‘Great concern’ over China-Solomon Islands deal: Australia PM By Reuters

© Reuters. FILE PHOTO: Australia’s Prime Minister Scott Morrison gestures as he makes a statement at the UN Climate Change Conference (COP26) in Glasgow, Scotland, Britain November 1, 2021. Alastair Grant / Pool via REUTERS

(Reuters) – Australia’s Prime Minister Scott Morrison said on Saturday there was “great concern” across the Pacific after Solomon Islands confirmed it was creating a security partnership with China.

The Pacific island nation on Friday said it was expanding ties with China to combat security threats and ensure a safe environment for investment as it diversifies security relations.

A potential China security pact with Solomon Island has sparked concerns among US allies Australia and New Zealand about Chinese influence a region where they have for decades held strong sway.

Asked by reporters in Sydney about the matter, Morrison said “there is great concern across the Pacific family because we are in constant contact with our Pacific family”.

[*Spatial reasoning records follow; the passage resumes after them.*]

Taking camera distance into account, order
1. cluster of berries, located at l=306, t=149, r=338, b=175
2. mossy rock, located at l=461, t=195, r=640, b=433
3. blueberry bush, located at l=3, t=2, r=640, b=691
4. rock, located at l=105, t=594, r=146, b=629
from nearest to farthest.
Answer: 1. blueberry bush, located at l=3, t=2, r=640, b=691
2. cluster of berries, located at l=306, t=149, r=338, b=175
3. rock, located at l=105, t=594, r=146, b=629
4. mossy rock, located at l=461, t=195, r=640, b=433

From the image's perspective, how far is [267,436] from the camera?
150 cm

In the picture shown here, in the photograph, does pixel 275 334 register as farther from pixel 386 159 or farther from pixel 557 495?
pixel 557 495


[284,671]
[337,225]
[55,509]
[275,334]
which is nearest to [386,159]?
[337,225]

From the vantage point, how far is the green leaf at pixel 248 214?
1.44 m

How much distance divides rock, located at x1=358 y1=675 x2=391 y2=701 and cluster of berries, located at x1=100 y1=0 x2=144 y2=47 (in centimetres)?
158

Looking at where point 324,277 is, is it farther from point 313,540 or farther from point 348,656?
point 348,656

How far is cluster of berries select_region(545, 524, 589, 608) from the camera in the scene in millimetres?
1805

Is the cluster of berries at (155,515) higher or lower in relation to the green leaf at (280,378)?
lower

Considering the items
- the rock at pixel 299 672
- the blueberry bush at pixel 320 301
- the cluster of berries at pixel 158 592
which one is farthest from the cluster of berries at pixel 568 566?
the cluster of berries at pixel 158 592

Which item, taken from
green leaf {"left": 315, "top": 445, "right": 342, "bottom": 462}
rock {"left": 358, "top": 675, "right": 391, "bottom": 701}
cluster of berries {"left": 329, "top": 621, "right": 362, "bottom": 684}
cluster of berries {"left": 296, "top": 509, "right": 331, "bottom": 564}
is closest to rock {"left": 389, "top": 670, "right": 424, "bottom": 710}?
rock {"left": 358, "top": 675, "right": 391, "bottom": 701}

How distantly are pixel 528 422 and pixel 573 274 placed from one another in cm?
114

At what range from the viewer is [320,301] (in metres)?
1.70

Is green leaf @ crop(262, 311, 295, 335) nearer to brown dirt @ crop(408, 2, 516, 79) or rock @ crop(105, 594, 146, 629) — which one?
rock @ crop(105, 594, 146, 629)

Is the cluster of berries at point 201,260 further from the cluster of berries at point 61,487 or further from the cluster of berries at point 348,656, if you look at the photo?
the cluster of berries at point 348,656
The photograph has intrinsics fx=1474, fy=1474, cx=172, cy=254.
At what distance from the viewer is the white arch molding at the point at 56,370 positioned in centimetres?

“I will be in further discussions with leaders over the course of this weekend, there was a meeting yesterday with our head of mission and Prime Minister (Manasseh) Sogavare,” he said.

Morrison said Sogavare on Friday indicated to Canberra that he appreciated Australia’s ongoing support for Solomon Islands.

“We are the Solomon Islands’ single largest development partner, daylight second, third, fourth,” Morrison said.

Australia has previously expressed concern about the impact on regional security of military cooperation between China and Solomon Islands after a draft document outlining the proposed cooperation was leaked this week.

On Thursday, a Solomon Islands official told Reuters a security deal with China covering the military would be sent to its cabinet for consideration. The Solomons has already signed a policing deal with China.

Solomon Islands, a small island nation around 2,000 km (1,240 miles) northeast of Australia, switched diplomatic recognition to Beijing from Taiwan in 2019, signaling China’s growing influence in the Pacific.

Washington last month said it would open an embassy in nation’s the capital Honiara amid fears China was seeking to strengthen military relations there.